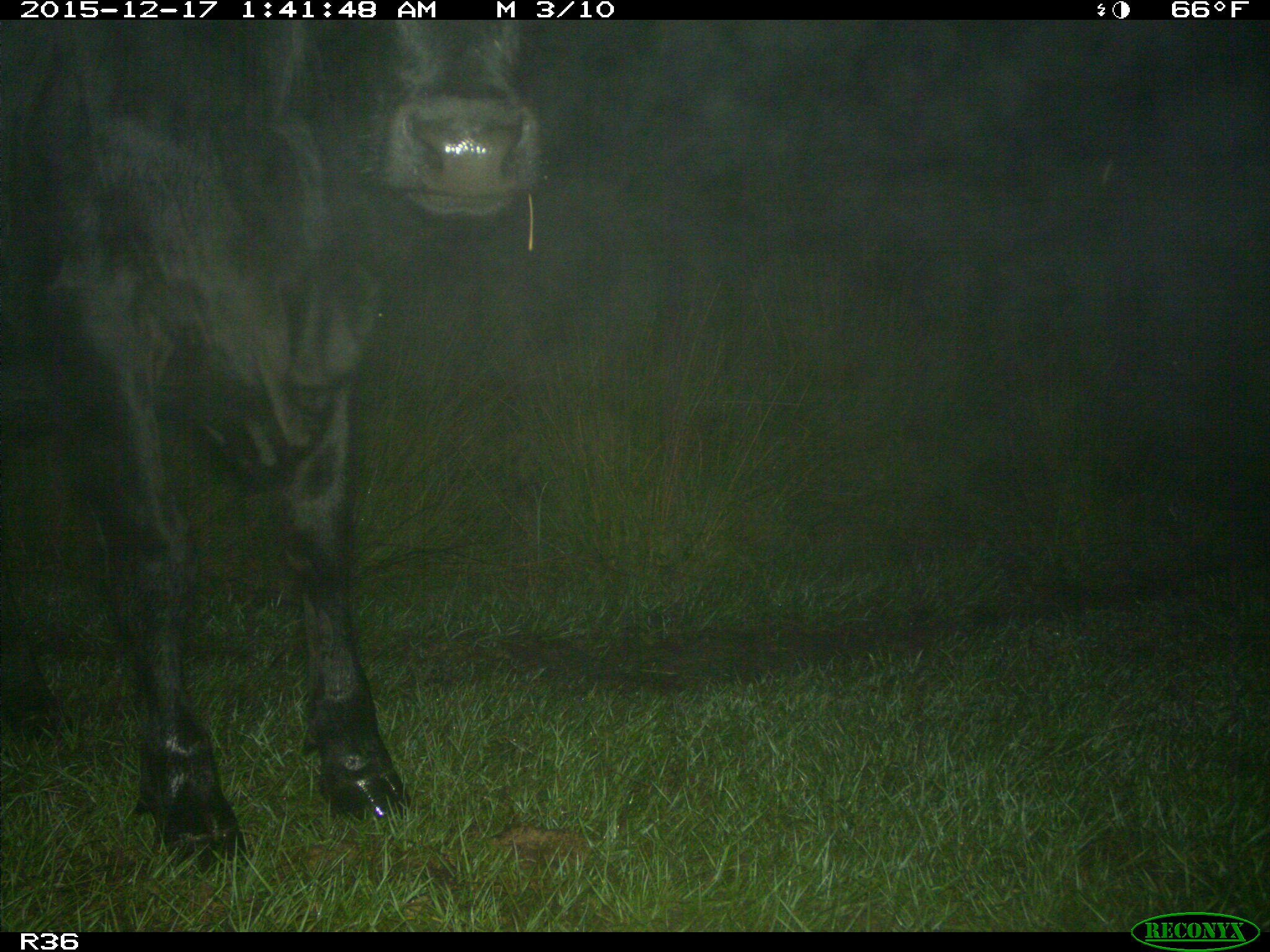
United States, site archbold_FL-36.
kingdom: Animalia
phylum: Chordata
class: Mammalia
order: Artiodactyla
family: Bovidae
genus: Bos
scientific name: Bos taurus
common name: domestic cow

********************

**WORK ITEM**
Go through the material above and repeat it exactly. Omit the pictures.

**ANSWER TO THE PROBLEM**
United States, site archbold_FL-36.
kingdom: Animalia
phylum: Chordata
class: Mammalia
order: Artiodactyla
family: Bovidae
genus: Bos
scientific name: Bos taurus
common name: domestic cow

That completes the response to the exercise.